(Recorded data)
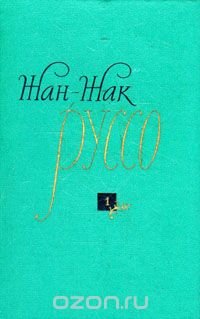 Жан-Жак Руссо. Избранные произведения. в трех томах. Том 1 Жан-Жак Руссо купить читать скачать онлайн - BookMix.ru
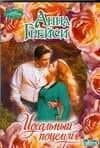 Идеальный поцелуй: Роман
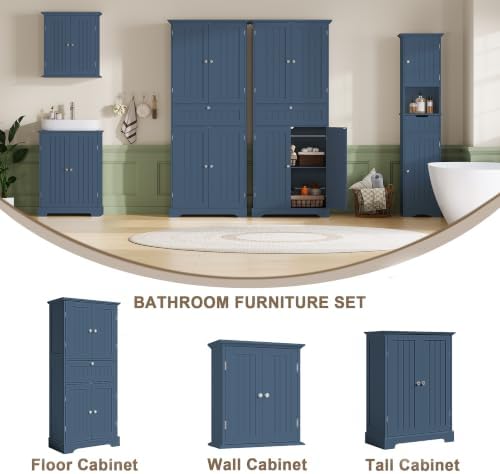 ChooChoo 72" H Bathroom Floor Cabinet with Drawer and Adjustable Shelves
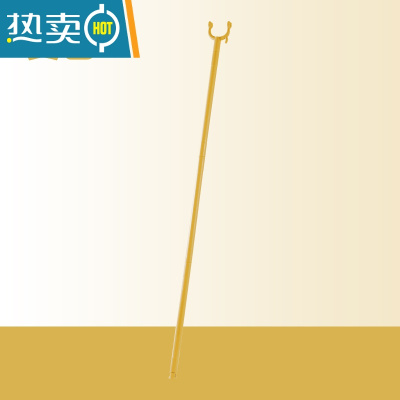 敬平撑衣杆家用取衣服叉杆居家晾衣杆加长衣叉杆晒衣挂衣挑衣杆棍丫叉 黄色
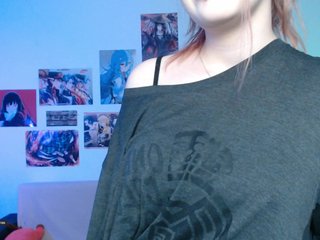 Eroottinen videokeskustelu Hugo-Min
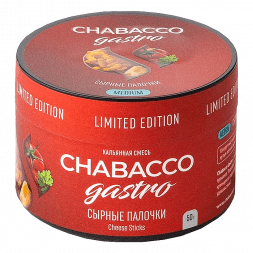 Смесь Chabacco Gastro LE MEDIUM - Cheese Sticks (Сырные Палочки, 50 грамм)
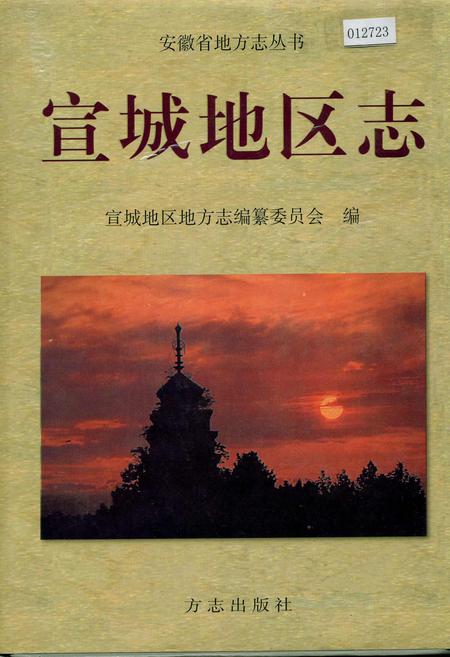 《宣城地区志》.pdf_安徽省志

Your objective
Write out every item above again, switching "Cabinet" to "Cupboard" and leaving everything else unchanged. Omit the pictures from your answer.

Written solution
 Жан-Жак Руссо. Избранные произведения. в трех томах. Том 1 Жан-Жак Руссо купить читать скачать онлайн - BookMix.ru
 Идеальный поцелуй: Роман
 ChooChoo 72" H Bathroom Floor Cupboard with Drawer and Adjustable Shelves
 敬平撑衣杆家用取衣服叉杆居家晾衣杆加长衣叉杆晒衣挂衣挑衣杆棍丫叉 黄色
 Eroottinen videokeskustelu Hugo-Min
 Смесь Chabacco Gastro LE MEDIUM - Cheese Sticks (Сырные Палочки, 50 грамм)
 《宣城地区志》.pdf_安徽省志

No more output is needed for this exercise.